* _JOB_
Write out every line of the records below as a JSON list of strings, with each line as its own string and blank lines omitted.

* _RECORD LIST_

----

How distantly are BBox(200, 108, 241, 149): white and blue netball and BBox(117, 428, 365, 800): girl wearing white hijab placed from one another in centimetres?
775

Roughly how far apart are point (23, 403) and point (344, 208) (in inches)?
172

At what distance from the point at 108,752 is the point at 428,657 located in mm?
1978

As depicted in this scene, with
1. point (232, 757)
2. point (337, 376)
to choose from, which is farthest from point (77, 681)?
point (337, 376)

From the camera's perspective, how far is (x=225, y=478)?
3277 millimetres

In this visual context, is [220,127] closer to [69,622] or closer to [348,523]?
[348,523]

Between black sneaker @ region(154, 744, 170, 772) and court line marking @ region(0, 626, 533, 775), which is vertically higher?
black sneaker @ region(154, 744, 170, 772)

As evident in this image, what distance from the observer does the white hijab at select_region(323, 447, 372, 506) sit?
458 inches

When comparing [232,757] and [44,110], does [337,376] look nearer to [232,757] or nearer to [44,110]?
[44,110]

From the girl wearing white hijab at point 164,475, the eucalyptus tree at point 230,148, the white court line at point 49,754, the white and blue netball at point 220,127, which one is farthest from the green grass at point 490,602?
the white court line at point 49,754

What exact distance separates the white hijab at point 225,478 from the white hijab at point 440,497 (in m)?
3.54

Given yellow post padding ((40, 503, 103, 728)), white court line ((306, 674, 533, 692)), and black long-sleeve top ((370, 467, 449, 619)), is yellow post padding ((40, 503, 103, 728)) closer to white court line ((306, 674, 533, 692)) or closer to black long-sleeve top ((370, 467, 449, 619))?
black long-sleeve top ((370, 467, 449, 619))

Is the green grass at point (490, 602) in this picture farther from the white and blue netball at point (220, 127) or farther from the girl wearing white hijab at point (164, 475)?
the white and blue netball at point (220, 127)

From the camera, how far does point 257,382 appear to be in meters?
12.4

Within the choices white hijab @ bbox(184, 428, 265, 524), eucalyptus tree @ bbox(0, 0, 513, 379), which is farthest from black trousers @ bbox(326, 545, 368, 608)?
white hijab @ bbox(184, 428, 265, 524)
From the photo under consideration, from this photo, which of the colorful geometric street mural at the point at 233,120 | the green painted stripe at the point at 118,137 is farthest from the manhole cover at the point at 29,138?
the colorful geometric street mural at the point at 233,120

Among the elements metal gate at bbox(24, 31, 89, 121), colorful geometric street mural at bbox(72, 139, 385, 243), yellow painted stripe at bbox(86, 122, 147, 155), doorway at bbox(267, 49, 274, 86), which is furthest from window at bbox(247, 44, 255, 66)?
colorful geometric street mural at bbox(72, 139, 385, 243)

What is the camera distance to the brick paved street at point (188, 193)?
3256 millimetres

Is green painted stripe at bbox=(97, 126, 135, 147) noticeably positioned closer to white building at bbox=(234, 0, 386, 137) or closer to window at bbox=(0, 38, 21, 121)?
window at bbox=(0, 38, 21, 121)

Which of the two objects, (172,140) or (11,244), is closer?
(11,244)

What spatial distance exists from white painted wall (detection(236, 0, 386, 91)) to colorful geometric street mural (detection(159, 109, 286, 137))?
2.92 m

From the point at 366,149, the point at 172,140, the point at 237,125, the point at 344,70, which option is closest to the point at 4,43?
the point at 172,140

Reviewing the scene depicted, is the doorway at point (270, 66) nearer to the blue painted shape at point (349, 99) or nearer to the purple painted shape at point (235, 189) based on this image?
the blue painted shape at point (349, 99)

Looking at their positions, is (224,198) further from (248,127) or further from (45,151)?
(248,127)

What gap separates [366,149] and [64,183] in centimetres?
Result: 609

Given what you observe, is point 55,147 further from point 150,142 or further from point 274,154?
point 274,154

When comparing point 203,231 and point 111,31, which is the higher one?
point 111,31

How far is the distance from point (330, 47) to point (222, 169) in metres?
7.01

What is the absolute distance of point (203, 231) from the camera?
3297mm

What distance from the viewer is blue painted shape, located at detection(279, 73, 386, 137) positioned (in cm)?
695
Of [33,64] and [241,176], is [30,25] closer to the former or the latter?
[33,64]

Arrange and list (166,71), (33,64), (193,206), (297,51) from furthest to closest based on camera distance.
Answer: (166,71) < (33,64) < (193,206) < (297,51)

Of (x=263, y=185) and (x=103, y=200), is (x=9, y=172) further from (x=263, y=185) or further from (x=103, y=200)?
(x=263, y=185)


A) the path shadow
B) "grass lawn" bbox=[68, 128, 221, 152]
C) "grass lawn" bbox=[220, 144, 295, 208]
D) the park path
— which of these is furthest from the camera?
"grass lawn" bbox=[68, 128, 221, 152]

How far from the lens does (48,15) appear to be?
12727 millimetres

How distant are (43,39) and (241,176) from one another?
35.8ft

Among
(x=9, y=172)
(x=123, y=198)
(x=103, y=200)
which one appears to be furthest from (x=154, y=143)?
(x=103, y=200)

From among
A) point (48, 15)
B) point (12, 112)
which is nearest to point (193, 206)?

----

* _RESULT FOR THIS EXERCISE_
[
  "How distantly are BBox(200, 108, 241, 149): white and blue netball and BBox(117, 428, 365, 800): girl wearing white hijab placed from one another in centimetres?",
  "775",
  "Roughly how far apart are point (23, 403) and point (344, 208) (in inches)?",
  "172",
  "At what distance from the point at 108,752 is the point at 428,657 located in mm?",
  "1978",
  "As depicted in this scene, with",
  "1. point (232, 757)",
  "2. point (337, 376)",
  "to choose from, which is farthest from point (77, 681)?",
  "point (337, 376)",
  "From the camera's perspective, how far is (x=225, y=478)?",
  "3277 millimetres",
  "In this visual context, is [220,127] closer to [69,622] or closer to [348,523]?",
  "[348,523]",
  "Between black sneaker @ region(154, 744, 170, 772) and court line marking @ region(0, 626, 533, 775), which is vertically higher?",
  "black sneaker @ region(154, 744, 170, 772)",
  "As evident in this image, what distance from the observer does the white hijab at select_region(323, 447, 372, 506) sit?",
  "458 inches",
  "When comparing [232,757] and [44,110], does [337,376] look nearer to [232,757] or nearer to [44,110]?",
  "[44,110]",
  "From the girl wearing white hijab at point 164,475, the eucalyptus tree at point 230,148, the white court line at point 49,754, the white and blue netball at point 220,127, which one is farthest from the green grass at point 490,602?",
  "the white court line at point 49,754",
  "What exact distance separates the white hijab at point 225,478 from the white hijab at point 440,497 (in m)?",
  "3.54",
  "Given yellow post padding ((40, 503, 103, 728)), white court line ((306, 674, 533, 692)), and black long-sleeve top ((370, 467, 449, 619)), is yellow post padding ((40, 503, 103, 728)) closer to white court line ((306, 674, 533, 692)) or closer to black long-sleeve top ((370, 467, 449, 619))?",
  "black long-sleeve top ((370, 467, 449, 619))",
  "Is the green grass at point (490, 602) in this picture farther from the white and blue netball at point (220, 127) or farther from the girl wearing white hijab at point (164, 475)?",
  "the white and blue netball at point (220, 127)",
  "From the camera, how far does point 257,382 appear to be in meters?",
  "12.4",
  "Within the choices white hijab @ bbox(184, 428, 265, 524), eucalyptus tree @ bbox(0, 0, 513, 379), which is farthest from black trousers @ bbox(326, 545, 368, 608)?",
  "white hijab @ bbox(184, 428, 265, 524)",
  "From the photo under consideration, from this photo, which of the colorful geometric street mural at the point at 233,120 | the green painted stripe at the point at 118,137 is farthest from the manhole cover at the point at 29,138?",
  "the colorful geometric street mural at the point at 233,120",
  "Among the elements metal gate at bbox(24, 31, 89, 121), colorful geometric street mural at bbox(72, 139, 385, 243), yellow painted stripe at bbox(86, 122, 147, 155), doorway at bbox(267, 49, 274, 86), which is furthest from window at bbox(247, 44, 255, 66)?",
  "colorful geometric street mural at bbox(72, 139, 385, 243)",
  "What is the camera distance to the brick paved street at point (188, 193)?",
  "3256 millimetres",
  "Is green painted stripe at bbox=(97, 126, 135, 147) noticeably positioned closer to white building at bbox=(234, 0, 386, 137) or closer to window at bbox=(0, 38, 21, 121)?",
  "window at bbox=(0, 38, 21, 121)",
  "Which of the two objects, (172,140) or (11,244), is closer?",
  "(11,244)",
  "What spatial distance exists from white painted wall (detection(236, 0, 386, 91)) to colorful geometric street mural (detection(159, 109, 286, 137))?",
  "2.92 m",
  "From the point at 366,149, the point at 172,140, the point at 237,125, the point at 344,70, which option is closest to the point at 4,43?",
  "the point at 172,140",
  "Reviewing the scene depicted, is the doorway at point (270, 66) nearer to the blue painted shape at point (349, 99) or nearer to the purple painted shape at point (235, 189) based on this image?",
  "the blue painted shape at point (349, 99)",
  "Looking at their positions, is (224,198) further from (248,127) or further from (45,151)?",
  "(248,127)",
  "What gap separates [366,149] and [64,183] in centimetres?",
  "Result: 609",
  "Given what you observe, is point 55,147 further from point 150,142 or further from point 274,154?",
  "point 274,154",
  "When comparing point 203,231 and point 111,31, which is the higher one?",
  "point 111,31",
  "How far is the distance from point (330, 47) to point (222, 169) in metres?",
  "7.01",
  "What is the absolute distance of point (203, 231) from the camera?",
  "3297mm",
  "What distance from the viewer is blue painted shape, located at detection(279, 73, 386, 137) positioned (in cm)?",
  "695",
  "Of [33,64] and [241,176], is [30,25] closer to the former or the latter?",
  "[33,64]",
  "Arrange and list (166,71), (33,64), (193,206), (297,51) from furthest to closest based on camera distance.",
  "Answer: (166,71) < (33,64) < (193,206) < (297,51)",
  "Of (x=263, y=185) and (x=103, y=200), is (x=9, y=172) further from (x=263, y=185) or further from (x=103, y=200)?",
  "(x=263, y=185)",
  "A) the path shadow",
  "B) \"grass lawn\" bbox=[68, 128, 221, 152]",
  "C) \"grass lawn\" bbox=[220, 144, 295, 208]",
  "D) the park path",
  "— which of these is furthest from the camera?",
  "\"grass lawn\" bbox=[68, 128, 221, 152]",
  "How far from the lens does (48,15) appear to be?",
  "12727 millimetres",
  "How distant are (43,39) and (241,176) from one another?",
  "35.8ft",
  "Among",
  "(x=9, y=172)",
  "(x=123, y=198)",
  "(x=103, y=200)",
  "which one appears to be furthest from (x=154, y=143)?",
  "(x=103, y=200)",
  "From among",
  "A) point (48, 15)",
  "B) point (12, 112)",
  "which is nearest to point (193, 206)?"
]